In Croatia, AOL News claims, the Plitvice Lakes are also thought to harbor many missing bodies, not just from the latest wars but as far back as World War II.
In addition, some areas continue to pose the threat of uncleared land mines: most notoriously, the hills surrounding Sarajevo remain stewn with them, while Serbia estimates it still has 183 million square feet of terrain to clear of NATO cluster bombs dropped during aerial attacks on the country in 1999, some of them near ski slopes in the mountainous south.
But, as the publication noted, “macabre as they may be, these reminders of war do not generally mar the holidays of millions of tourists; the region bears far more charm than it does danger.” As proof it sited encouraging statistics and trends – Croatia saw some 10 million foreign visitors last year, while Serbia received 645,000 foreign tourists, according to its government bureau for statistics, and Bosnia and Herzegovina is promoted as "the heart-shaped land" of natural and cultural attractions.
Some traces of the war are even attracting tourists.
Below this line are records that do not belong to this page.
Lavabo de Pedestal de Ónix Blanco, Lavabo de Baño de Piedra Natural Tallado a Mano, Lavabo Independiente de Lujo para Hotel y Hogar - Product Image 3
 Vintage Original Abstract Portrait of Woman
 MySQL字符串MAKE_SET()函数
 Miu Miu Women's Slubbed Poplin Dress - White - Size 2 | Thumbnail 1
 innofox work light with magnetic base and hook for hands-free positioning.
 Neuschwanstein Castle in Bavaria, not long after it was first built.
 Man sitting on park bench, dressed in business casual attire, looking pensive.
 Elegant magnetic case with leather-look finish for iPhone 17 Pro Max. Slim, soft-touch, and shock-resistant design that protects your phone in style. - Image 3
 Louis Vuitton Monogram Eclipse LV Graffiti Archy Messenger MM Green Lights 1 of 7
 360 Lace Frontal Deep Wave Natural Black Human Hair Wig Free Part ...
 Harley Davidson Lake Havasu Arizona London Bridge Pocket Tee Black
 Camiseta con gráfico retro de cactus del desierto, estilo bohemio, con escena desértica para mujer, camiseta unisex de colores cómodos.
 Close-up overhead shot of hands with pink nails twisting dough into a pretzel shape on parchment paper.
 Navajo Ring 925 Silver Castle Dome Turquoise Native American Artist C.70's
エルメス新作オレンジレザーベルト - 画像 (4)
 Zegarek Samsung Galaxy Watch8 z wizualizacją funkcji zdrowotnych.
Among those cited in the publication the centuries-old bridge in the Bosnian town of Mostar, which was destroyed in the war and has since been rebuilt; the NATO trail for tourists in Belgrade - an overview of sites bombed during the 1999 attacks; and The Sarajevo survival guide, a book of black humor written during the siege of the city in the early 1990s.
As BalkanTravellers.com reported, Serbia, Bosnia and Herzegovina and Croatia, have been banking on their conflict-torn past for a some time now, by offering foreign visitors the chance to retrace the steps of war criminals and see the traces left by the wars that shook the region in the 1990s.